# ACTIVITY
What you write should be an exact copy of the material, from its first line through the line containing "New Zealand, site TGH_unknown, 2022-03-01".

*** EXTRACTED RECORDS ***

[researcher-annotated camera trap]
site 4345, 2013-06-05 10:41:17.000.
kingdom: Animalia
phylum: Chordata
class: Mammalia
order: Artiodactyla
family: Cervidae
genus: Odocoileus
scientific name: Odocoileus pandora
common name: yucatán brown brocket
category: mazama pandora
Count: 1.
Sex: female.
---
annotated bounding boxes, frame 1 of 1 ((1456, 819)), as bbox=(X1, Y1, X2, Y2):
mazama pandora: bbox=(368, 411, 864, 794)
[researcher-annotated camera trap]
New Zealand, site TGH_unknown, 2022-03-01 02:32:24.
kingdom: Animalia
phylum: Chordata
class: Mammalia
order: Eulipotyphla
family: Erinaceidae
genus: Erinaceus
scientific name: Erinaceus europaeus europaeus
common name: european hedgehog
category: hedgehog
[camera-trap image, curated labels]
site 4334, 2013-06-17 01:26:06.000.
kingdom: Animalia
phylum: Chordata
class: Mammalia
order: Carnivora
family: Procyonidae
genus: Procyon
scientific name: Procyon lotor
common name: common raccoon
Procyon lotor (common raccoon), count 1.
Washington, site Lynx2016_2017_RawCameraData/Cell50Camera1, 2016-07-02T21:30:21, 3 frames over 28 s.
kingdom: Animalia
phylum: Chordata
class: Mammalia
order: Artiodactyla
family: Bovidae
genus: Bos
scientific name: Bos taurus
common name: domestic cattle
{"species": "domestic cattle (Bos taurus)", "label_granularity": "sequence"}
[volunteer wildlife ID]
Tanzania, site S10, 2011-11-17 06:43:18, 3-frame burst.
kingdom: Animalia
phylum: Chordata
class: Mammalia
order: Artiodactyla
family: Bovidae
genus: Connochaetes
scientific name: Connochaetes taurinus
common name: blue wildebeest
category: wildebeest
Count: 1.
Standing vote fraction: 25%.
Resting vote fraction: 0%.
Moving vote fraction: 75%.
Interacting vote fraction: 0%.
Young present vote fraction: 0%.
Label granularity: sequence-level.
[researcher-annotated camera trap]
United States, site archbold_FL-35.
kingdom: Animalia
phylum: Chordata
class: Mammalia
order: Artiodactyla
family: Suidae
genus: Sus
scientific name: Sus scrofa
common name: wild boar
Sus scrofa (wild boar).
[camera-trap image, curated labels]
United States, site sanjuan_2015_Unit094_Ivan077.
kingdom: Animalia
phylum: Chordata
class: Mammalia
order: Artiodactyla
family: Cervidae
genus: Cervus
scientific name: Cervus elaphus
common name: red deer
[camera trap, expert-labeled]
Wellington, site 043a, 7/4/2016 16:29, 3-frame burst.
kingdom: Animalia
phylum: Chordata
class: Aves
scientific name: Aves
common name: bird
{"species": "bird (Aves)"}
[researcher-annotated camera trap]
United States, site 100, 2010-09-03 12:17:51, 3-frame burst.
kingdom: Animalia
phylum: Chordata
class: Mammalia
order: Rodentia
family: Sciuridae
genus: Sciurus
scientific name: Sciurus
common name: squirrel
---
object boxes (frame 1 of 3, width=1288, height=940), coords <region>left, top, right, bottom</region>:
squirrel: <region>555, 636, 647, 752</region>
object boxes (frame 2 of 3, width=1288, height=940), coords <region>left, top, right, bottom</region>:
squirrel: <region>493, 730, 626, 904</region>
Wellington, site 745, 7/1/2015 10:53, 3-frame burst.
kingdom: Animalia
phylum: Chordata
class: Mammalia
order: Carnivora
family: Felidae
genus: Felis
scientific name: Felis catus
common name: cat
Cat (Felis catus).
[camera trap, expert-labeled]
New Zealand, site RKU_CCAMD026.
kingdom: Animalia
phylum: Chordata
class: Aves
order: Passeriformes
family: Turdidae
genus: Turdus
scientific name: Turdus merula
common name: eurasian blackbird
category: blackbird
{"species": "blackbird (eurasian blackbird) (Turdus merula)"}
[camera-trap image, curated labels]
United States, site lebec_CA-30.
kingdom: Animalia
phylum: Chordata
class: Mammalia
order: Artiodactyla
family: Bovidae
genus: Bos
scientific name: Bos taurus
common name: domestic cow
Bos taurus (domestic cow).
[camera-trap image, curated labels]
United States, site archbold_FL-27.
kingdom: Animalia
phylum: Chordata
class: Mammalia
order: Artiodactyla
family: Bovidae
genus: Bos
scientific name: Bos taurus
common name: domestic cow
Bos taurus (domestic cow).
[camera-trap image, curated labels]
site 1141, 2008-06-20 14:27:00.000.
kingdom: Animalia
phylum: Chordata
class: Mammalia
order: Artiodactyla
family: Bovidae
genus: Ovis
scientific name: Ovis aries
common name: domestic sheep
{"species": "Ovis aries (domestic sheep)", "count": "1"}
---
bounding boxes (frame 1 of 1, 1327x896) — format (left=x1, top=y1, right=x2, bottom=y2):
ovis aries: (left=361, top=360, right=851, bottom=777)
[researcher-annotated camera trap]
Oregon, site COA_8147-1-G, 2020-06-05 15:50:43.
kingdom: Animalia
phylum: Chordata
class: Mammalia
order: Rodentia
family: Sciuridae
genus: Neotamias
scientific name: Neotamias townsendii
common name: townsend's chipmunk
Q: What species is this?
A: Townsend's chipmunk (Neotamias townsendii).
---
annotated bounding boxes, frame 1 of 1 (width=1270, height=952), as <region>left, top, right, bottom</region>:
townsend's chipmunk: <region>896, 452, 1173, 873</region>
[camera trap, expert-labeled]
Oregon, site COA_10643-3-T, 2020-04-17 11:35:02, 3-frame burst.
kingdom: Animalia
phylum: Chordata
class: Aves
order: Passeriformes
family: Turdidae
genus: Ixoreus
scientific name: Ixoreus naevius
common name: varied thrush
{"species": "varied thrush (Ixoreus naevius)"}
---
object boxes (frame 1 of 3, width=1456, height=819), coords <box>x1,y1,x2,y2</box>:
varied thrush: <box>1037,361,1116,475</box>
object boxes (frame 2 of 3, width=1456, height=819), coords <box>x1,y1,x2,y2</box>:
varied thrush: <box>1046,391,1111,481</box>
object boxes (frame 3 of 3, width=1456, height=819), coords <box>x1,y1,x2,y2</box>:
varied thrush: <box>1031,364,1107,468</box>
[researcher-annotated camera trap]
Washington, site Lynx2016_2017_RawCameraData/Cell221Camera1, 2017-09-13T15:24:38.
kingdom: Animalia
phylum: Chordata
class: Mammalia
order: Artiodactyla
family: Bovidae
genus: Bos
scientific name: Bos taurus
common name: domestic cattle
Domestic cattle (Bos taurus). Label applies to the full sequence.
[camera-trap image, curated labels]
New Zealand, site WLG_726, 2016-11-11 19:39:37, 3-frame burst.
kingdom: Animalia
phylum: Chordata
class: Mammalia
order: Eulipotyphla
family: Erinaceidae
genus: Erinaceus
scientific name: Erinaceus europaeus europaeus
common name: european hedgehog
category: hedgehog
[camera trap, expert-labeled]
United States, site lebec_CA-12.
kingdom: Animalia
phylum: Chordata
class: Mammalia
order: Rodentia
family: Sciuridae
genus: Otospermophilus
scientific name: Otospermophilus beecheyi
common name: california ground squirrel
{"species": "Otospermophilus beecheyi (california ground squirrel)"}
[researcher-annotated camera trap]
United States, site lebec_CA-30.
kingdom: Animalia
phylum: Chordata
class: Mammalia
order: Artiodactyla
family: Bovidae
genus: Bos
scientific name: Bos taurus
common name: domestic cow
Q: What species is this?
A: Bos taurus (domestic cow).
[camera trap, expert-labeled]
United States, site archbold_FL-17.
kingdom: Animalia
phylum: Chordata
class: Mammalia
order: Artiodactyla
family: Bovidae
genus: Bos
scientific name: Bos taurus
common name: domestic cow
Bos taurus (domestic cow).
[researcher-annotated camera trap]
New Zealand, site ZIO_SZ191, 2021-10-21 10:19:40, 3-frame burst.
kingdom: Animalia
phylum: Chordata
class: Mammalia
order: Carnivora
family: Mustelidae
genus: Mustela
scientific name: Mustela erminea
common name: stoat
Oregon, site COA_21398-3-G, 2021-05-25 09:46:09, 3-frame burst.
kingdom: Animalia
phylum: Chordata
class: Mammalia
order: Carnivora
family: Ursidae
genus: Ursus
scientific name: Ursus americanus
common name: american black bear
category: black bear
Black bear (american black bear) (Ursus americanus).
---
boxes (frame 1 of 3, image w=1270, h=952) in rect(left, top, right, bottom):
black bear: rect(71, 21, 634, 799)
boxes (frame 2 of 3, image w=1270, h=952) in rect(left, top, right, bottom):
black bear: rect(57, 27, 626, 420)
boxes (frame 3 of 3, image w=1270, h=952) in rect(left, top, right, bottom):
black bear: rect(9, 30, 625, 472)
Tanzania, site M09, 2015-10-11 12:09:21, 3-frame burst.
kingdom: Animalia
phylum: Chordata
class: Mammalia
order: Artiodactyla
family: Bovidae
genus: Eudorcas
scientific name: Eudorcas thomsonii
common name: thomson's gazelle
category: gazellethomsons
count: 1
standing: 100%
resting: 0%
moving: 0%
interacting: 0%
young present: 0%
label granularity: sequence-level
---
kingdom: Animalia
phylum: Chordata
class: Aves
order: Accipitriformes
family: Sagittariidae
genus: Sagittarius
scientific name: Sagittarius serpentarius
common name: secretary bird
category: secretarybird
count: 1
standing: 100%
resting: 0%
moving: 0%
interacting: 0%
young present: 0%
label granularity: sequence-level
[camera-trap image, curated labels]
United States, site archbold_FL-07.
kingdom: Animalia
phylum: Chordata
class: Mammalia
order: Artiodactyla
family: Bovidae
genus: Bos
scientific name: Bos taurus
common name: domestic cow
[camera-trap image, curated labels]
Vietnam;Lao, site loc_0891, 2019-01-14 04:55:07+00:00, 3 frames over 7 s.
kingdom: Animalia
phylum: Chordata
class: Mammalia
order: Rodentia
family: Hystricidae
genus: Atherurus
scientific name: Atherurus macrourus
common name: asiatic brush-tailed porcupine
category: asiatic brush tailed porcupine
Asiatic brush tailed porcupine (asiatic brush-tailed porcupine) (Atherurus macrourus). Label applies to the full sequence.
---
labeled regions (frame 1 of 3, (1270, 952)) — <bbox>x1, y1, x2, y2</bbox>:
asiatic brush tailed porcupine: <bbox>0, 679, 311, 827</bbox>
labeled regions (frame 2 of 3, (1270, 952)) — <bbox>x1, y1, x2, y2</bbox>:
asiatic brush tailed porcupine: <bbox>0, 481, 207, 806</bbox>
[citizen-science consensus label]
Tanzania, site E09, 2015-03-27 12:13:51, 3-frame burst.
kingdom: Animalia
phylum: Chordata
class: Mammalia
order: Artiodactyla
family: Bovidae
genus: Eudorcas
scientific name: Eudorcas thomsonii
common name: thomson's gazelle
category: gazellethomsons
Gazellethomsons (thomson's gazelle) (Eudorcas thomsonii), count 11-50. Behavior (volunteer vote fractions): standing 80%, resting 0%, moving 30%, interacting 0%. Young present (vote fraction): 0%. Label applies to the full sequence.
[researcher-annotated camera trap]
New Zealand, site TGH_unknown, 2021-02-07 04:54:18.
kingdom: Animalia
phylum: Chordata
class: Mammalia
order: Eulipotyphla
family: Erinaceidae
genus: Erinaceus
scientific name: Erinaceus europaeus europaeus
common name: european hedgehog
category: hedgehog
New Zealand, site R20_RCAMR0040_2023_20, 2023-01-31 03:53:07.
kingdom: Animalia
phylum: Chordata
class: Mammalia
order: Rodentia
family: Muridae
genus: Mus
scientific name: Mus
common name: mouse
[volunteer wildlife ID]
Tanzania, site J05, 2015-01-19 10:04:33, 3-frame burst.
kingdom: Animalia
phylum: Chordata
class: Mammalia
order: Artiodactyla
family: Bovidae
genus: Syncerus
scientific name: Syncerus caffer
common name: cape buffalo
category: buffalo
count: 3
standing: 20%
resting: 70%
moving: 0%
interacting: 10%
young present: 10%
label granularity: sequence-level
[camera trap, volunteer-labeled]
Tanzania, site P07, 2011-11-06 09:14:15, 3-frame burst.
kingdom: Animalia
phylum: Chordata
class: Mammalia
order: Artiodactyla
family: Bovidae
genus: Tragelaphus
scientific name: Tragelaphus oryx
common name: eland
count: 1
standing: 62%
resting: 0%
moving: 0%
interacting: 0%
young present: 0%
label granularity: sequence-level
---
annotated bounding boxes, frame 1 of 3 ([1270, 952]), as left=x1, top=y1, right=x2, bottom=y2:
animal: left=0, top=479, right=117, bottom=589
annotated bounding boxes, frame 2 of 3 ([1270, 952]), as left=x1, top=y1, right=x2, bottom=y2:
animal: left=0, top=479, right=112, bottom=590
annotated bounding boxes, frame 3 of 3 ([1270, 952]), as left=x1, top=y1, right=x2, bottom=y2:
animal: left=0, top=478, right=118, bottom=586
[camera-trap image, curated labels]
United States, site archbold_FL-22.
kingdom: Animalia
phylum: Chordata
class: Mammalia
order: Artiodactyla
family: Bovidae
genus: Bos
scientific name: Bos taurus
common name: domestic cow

*** End of EXTRACTED RECORDS ***

# EXERCISE OUTPUT
[researcher-annotated camera trap]
site 4345, 2013-06-05 10:41:17.000.
kingdom: Animalia
phylum: Chordata
class: Mammalia
order: Artiodactyla
family: Cervidae
genus: Odocoileus
scientific name: Odocoileus pandora
common name: yucatán brown brocket
category: mazama pandora
Count: 1.
Sex: female.
---
annotated bounding boxes, frame 1 of 1 ((1456, 819)), as bbox=(X1, Y1, X2, Y2):
mazama pandora: bbox=(368, 411, 864, 794)
[researcher-annotated camera trap]
New Zealand, site TGH_unknown, 2022-03-01 02:32:24.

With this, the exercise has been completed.